Chegou a ter dias em que tinha de sair de Cascais, onde mora, por volta das 19:00. Chegava ao São Francisco Xavier para entrar no turno das 20:00, que fazia até às 08:00 do dia seguinte. Entre a passagem de serviço e a saída, mais uma hora. Acabava por chegar a casa muitas vezes por volta das 10:00. “A escola da minha filha começa às 08:30. Como é que se gere isto? Não consigo. Tenho apoio da minha família, mas quero ter tempo para a minha filha, para pelo menos lhe dar um beijo de manhã. Agora tenho esse tempo, nem tem comparação. Se eu conseguir ter mais tempo para mim e para a minha família, vou estar melhor”, aponta.

Quanto aos projetos profissionais, Joana Malho Rodrigues assume que gosta da área dos cuidados paliativos e de ajudar em serviços de cuidados primários, algo a que deixou de se dedicar nos últimos anos de carreira no público.

Para já, um regresso ao SNS é algo que está colocado de parte. Para a médica precisariam de ser feitas muitas mudanças. Além disso, não quer abdicar da sua atual "equilibrada" vida pessoal/vida profissional. “Consigo fazer isto porque consigo estar dedicada a isto. Não o conseguiria fazer se estivesse constantemente a pensar ‘hoje vou estar de banco’”, nota.

Embora soubesse de antemão que ia ganhar mais no serviço privado, afirma que o salário “foi a última coisa que pesou” na decisão que tomou.

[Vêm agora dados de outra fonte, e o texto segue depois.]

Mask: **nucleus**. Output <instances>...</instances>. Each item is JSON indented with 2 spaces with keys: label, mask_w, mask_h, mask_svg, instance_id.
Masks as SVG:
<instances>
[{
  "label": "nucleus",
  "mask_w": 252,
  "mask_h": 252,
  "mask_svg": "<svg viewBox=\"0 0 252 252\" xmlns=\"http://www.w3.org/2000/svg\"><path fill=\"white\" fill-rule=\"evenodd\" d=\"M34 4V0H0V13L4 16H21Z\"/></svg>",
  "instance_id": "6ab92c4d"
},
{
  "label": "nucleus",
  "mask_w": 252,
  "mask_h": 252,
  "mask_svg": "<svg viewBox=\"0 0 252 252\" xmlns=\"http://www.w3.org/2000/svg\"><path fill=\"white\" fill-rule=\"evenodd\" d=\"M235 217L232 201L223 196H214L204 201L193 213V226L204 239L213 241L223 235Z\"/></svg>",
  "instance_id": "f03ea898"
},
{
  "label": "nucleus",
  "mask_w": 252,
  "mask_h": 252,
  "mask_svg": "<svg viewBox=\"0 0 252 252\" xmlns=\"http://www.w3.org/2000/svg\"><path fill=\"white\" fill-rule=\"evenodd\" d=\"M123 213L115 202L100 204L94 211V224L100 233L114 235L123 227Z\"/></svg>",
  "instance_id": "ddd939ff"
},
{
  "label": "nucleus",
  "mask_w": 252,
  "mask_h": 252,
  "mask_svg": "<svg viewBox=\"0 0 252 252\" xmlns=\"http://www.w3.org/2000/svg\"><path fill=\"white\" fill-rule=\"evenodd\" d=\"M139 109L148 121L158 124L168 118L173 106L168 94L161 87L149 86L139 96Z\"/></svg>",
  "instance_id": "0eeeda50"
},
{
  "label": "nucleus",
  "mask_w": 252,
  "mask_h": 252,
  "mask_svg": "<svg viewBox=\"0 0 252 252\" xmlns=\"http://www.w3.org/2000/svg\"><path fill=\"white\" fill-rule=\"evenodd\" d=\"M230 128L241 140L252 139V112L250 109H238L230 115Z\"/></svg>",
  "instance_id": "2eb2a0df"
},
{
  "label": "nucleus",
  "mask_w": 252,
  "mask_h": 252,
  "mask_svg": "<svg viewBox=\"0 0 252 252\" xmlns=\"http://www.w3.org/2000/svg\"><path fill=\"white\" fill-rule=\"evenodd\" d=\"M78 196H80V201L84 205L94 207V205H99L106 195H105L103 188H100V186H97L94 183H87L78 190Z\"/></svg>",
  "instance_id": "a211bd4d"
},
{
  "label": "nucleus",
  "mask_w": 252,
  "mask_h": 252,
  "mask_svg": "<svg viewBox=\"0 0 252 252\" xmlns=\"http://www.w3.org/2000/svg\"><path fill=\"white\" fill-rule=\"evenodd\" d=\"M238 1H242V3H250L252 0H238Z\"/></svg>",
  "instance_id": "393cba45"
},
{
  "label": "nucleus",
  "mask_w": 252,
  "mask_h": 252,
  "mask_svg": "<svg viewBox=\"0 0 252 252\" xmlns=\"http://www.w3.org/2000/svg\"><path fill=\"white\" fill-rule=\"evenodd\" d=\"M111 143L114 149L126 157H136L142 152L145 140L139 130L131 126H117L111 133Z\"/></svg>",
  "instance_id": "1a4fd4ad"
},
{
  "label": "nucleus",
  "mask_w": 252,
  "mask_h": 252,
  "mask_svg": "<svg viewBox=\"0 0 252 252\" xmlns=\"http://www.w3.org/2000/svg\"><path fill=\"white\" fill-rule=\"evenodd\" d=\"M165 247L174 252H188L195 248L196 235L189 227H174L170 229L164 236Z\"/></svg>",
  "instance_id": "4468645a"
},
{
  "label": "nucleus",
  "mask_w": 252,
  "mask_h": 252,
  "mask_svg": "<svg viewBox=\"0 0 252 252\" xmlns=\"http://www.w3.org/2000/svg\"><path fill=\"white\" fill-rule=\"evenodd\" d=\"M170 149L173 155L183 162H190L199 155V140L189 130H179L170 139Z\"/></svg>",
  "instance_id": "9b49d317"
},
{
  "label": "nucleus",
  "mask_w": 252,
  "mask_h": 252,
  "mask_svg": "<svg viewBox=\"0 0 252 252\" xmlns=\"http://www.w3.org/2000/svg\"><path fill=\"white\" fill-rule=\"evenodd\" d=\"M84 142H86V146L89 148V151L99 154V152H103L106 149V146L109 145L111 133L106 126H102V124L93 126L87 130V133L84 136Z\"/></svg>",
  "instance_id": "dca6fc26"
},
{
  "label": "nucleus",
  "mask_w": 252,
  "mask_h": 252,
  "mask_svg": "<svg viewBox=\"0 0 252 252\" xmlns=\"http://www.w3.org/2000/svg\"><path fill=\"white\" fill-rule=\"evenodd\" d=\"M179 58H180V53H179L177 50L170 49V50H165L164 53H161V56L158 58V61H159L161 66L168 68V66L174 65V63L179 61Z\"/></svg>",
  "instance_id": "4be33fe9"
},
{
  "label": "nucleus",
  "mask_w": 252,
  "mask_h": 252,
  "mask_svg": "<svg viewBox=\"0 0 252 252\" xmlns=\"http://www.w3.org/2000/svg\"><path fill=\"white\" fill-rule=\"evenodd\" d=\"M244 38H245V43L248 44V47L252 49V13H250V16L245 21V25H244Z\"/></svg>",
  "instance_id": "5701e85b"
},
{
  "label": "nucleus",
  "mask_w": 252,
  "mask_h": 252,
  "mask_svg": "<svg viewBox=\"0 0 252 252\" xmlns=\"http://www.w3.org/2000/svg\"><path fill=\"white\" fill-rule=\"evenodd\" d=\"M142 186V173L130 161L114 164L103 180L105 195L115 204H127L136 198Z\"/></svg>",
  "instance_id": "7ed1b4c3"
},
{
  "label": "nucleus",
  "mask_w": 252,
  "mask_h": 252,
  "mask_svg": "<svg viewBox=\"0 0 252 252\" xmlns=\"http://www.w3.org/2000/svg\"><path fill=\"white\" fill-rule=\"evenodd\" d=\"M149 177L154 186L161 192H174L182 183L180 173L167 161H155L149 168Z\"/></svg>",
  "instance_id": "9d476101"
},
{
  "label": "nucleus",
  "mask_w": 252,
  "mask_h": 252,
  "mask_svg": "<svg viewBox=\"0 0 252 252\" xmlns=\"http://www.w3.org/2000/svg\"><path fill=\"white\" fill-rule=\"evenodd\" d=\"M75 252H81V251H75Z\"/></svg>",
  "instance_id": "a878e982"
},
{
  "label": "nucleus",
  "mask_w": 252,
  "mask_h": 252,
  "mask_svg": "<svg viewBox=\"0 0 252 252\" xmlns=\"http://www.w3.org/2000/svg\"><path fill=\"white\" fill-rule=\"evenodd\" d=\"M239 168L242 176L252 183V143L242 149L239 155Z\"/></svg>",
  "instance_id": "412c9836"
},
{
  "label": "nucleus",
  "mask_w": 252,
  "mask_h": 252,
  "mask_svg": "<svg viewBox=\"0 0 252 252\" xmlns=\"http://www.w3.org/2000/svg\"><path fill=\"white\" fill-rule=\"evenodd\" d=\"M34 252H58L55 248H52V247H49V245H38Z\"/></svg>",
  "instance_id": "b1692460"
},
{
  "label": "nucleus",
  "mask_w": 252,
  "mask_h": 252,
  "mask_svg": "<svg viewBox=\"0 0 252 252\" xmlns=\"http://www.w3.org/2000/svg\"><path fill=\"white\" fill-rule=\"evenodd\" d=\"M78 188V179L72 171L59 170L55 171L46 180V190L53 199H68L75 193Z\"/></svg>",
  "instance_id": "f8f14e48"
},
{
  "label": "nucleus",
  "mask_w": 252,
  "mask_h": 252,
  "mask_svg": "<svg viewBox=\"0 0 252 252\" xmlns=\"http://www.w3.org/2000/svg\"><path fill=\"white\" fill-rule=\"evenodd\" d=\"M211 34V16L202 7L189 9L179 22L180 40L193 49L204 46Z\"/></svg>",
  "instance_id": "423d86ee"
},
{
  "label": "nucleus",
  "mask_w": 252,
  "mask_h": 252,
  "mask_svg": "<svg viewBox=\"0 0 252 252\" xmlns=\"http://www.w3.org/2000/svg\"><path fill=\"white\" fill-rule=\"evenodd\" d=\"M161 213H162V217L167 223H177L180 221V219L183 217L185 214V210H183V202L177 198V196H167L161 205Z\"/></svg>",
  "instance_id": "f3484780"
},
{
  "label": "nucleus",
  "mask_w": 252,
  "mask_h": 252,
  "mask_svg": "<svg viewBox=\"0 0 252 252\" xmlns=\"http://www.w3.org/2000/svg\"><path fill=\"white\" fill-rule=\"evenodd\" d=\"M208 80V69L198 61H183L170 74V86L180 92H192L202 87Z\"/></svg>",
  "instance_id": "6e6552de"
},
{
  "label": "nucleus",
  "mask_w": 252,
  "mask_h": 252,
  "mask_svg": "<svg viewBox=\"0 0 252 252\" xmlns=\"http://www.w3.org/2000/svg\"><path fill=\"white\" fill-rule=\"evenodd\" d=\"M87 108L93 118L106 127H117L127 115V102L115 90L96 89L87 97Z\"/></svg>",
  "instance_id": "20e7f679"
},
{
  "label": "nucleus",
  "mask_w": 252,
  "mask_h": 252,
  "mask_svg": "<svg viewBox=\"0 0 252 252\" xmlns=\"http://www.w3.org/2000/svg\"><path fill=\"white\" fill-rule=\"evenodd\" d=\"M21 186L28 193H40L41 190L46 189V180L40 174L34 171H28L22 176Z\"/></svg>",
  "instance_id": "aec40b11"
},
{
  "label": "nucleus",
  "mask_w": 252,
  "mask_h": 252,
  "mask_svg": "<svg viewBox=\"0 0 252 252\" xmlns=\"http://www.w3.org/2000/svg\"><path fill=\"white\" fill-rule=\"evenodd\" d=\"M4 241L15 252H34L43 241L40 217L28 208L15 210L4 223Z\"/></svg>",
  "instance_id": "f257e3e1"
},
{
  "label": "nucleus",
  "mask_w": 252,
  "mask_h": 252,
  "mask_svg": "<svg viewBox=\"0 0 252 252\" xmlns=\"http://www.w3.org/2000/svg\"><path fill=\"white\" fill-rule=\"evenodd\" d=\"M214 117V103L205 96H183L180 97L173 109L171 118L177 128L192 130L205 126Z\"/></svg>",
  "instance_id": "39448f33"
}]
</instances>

Problemas iguais há vários anos

Depois de seis anos de internato no Hospital de Portimão, onde fez a especialidade de Medicina Interna, Ricardo Louro decidiu sair para o Hospital Particular do Algarve, onde encontrou aos 30 anos o que chama de “projeto aliciante”. No seu caso, a saída deu-se já há vários anos. Estava-se em 2014 quando quis, ao fim de apenas nove meses como especialista, trocar a carreira no sector público pelo privado. 

À distância, não se vê a regressar ao SNS, e diz-se “muito satisfeito” com o percurso que está a fazer. Sete anos volvidos, vê os mesmos problemas no SNS, entretanto exacerbados pela pandemia, “Há um stress pessoal associado à parte profissional”, o que funcionou como um “despoletar para a saída” de muitos profissionais, afirma.

“Existe muita exigência e poucas condições, isso leva a que as pessoas não consigam sentir-se realizadas com aquilo que fazem”, acrescenta

Sobre as diferenças salariais, admite que esta não é uma questão que se possa colocar de lado e defende para o público um “modelo de objetivos”, que o torne mais competitivo. Até porque como lembra: "No privado, se não se cumprirem objetivos, a remuneração pode ser inferior ao "público”.